── Excerpted passage ──

Before the vase incident, I pulled out the sweater I carried around in my purse that day. Yarn shops are the best place to get reviews of your WIPs – you have a willing and enthusiastic audience, unlike, say, at home, where you have only a husband who is trying to care, two cats who think it’s nice that you want to talk to them, and one cat who thinks it looks tasty. One of the shop girls asked “Is that Blaze?” It  turns out that one of the shop girls, Mandy, edits patterns for Knitty. The girls all stood around and admired my work and the particular yarn I chose. I promised them that I would make the sweater my next FO just for them. They are excited to see how it turns out. I’m dedicated to the project now. I have started a sleeve! I’ll put pictures in when I have something to speak of.

I went home after that, partly because I had too much loot, and partly because I was tired. I knew I had another day where Michael was in meetings so I could go to the yarn store without worrying that I am ruining his vacation.

Although it was raining on Tuesday, I continued my mission. Many of the people we met in Vancouver have apologized to us about the rainy weather as if they had something to do with it. Michael observed that it was just the Canadian niceness coming out. Did I mention how much I like Vancouver?

I took a very long bus ride out to Urban Yarns on Tuesday morning. Luckily, I discovered the express bus which made the trip a bit faster. The reason I wanted to get to this place is that they carry Fleece Artist yarns. I have read so many rave reviews of their hand painted yarns, so I wanted to see what all the fuss was about. Fleece artist yarn is indeed lovely and beautiful. The only problem is that it is outrageously expensive. I did come to this store for some Fleece Artist yarn, so I bought some. It hurt the wallet a bit, but I felt like it was ok when my husband picked up the most expensive one and said, “Wow, this is nice.” Usually he patiently waits until I finish talking to him about the yarns I acquire and gives me a smile that says “I hate spending money.” This time, he was compelled to pick up a skein and make a comment. Score one for Fleece Artist! I wanted so many other things in that store, but I had budget and space constraints to deal with. Fortunately, the shop girl told me on the way out that they do ship yarn. Now, I feel less sad about leaving some of the pretty things behind.

───

Can you continue the Vancouver yarn-shopping post, picking up after its final sentence?

── Listed records ──

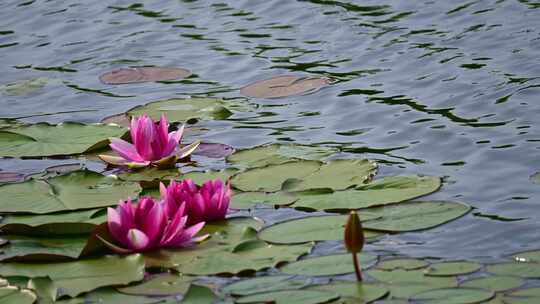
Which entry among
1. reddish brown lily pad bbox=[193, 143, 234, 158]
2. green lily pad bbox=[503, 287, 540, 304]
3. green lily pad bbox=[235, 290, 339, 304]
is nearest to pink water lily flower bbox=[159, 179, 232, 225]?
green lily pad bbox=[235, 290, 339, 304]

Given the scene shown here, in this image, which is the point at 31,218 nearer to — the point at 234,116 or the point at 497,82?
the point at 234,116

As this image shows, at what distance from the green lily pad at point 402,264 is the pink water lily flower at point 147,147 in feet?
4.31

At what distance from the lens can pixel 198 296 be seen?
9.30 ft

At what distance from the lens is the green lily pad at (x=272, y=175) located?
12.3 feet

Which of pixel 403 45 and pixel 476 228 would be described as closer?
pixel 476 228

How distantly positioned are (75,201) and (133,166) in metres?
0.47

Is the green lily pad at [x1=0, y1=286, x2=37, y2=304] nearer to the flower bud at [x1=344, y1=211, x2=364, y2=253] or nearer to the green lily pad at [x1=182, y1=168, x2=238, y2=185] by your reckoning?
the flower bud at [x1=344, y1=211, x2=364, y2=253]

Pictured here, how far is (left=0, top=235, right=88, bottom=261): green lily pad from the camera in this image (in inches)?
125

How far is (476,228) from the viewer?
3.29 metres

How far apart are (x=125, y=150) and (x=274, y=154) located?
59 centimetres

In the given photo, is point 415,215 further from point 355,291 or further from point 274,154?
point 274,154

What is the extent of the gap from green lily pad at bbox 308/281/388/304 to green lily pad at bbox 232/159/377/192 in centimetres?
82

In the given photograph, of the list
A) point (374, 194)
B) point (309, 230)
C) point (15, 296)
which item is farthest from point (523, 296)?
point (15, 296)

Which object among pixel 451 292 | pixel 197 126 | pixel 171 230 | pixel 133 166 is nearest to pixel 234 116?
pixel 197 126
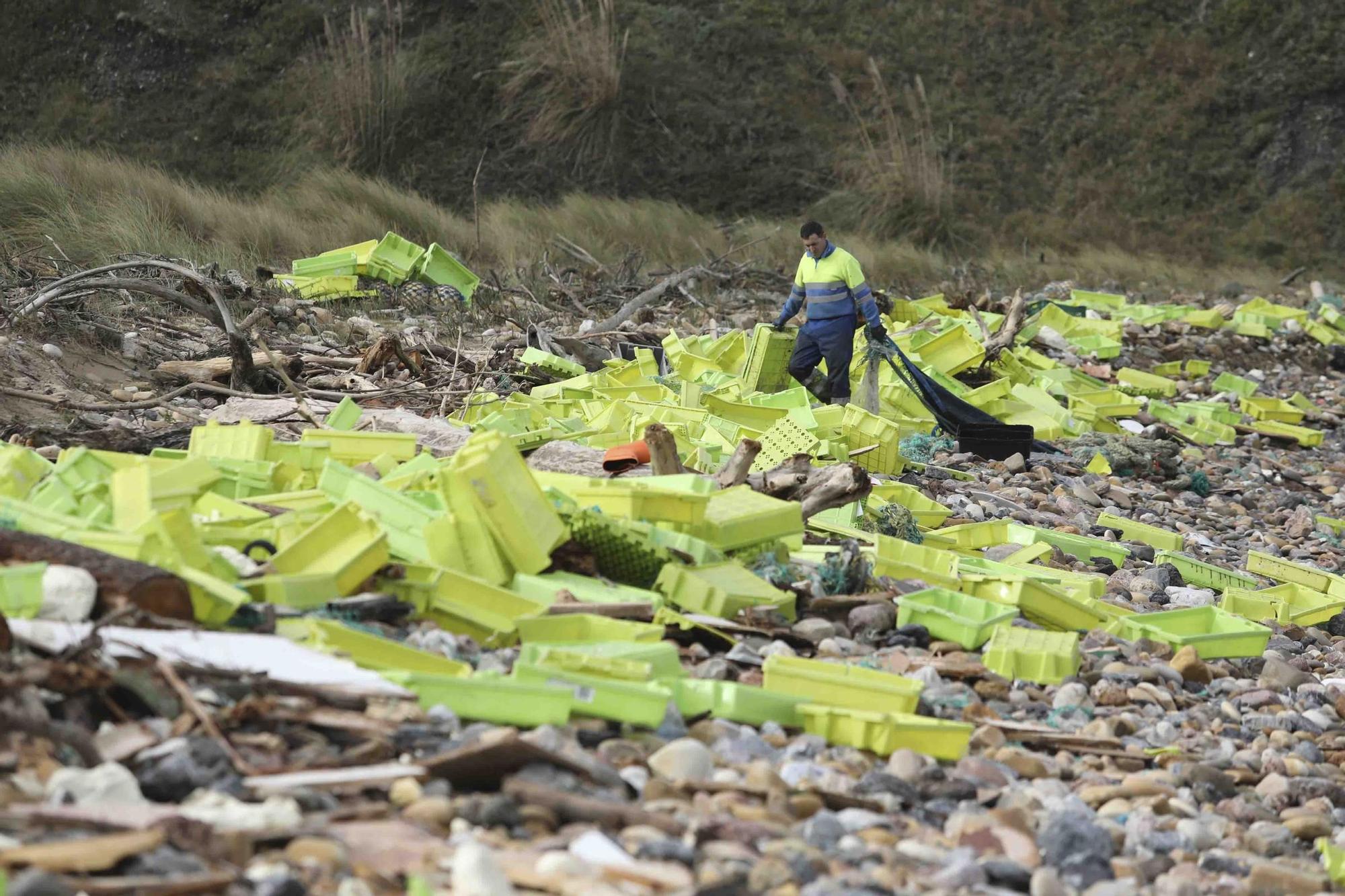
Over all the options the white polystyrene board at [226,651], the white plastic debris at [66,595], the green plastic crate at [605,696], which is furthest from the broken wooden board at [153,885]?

───
── Listed records ──

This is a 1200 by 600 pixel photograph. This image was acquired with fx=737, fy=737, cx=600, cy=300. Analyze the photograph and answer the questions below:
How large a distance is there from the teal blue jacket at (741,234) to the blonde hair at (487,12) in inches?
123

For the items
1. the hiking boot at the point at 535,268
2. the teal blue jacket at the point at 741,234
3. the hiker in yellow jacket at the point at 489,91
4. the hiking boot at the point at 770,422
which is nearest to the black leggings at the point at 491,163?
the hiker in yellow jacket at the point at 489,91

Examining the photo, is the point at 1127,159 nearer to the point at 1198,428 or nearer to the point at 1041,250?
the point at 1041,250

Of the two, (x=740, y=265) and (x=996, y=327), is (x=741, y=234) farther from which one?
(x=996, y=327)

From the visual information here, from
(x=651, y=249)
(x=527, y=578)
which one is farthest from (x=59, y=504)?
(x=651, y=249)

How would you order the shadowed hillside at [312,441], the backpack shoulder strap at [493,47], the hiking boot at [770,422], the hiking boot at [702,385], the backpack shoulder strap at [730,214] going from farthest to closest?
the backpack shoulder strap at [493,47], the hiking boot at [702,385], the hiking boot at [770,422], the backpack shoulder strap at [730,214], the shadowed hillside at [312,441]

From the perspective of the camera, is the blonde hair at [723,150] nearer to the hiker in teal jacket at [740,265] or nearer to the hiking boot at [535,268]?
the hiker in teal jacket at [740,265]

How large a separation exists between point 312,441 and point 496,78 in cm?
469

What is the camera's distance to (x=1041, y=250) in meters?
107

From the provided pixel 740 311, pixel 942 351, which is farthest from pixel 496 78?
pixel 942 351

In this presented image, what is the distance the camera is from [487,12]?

───

Exercise output
My last stop was to A Touch of Wool. I am really glad I went there. The first thing I noticed about the store is the “Pet Friendly” sign on the door. When I entered I was greeted by a very large lab mix dog. She was beautiful, and since I pet her, she thought I was just great, too! The lady who runs the shop was very nice to talk to. She was really helpful, too – she told me which bus to take to get back home. The yarn selection was decent, and I noticed that she had a lot of the Berroco Comfort yarn that I like, but in worsted and dk weights.

We went to a few more restaurants that I really liked. On Sunday we went to an Irish restaurant and I had a pretty good chicken schnitzel. On Monday we went to a Ukrainian restaurant and had perogies and something called pelmeny (like a perogie, but with meat filling instead of potatoes). Wow, was that stuff tasty! Last night we went to Wild Garlic before attending a Scottish Country Dance class. Maybe not the best idea before dancing with other people… We found that we have had the best luck with restaurants when we set out with no plan in mind.